> _WHAT YOU ARE ASKED TO DO_: Output only the lines from the one holding "At what distance" to the end of the data below, please, copied exactly.

> _PROVIDED RECORDS_:
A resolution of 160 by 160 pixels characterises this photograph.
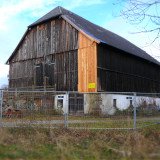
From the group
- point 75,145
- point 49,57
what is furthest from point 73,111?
point 49,57

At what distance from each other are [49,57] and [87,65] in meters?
4.73

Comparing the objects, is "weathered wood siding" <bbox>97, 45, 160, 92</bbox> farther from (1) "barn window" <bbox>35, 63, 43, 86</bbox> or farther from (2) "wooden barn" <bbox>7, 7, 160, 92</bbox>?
(1) "barn window" <bbox>35, 63, 43, 86</bbox>

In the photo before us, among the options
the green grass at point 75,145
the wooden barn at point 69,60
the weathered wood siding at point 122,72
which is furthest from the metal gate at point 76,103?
the weathered wood siding at point 122,72

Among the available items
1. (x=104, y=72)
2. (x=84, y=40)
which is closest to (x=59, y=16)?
(x=84, y=40)

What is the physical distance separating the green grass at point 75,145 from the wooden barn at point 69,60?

> _TASK RESULT_:
At what distance from each other are [49,57] and [87,65] in meters?
4.73

Comparing the objects, is "weathered wood siding" <bbox>97, 45, 160, 92</bbox> farther from (1) "barn window" <bbox>35, 63, 43, 86</bbox> or farther from (2) "wooden barn" <bbox>7, 7, 160, 92</bbox>?
(1) "barn window" <bbox>35, 63, 43, 86</bbox>

In the photo before us, among the options
the green grass at point 75,145
the wooden barn at point 69,60
the weathered wood siding at point 122,72
which is furthest from the metal gate at point 76,103?
the weathered wood siding at point 122,72

Among the available items
1. (x=104, y=72)
2. (x=84, y=40)
which is closest to (x=59, y=16)?
(x=84, y=40)

What is the physical distance separating the green grass at point 75,145 from the wooden barn at point 69,60?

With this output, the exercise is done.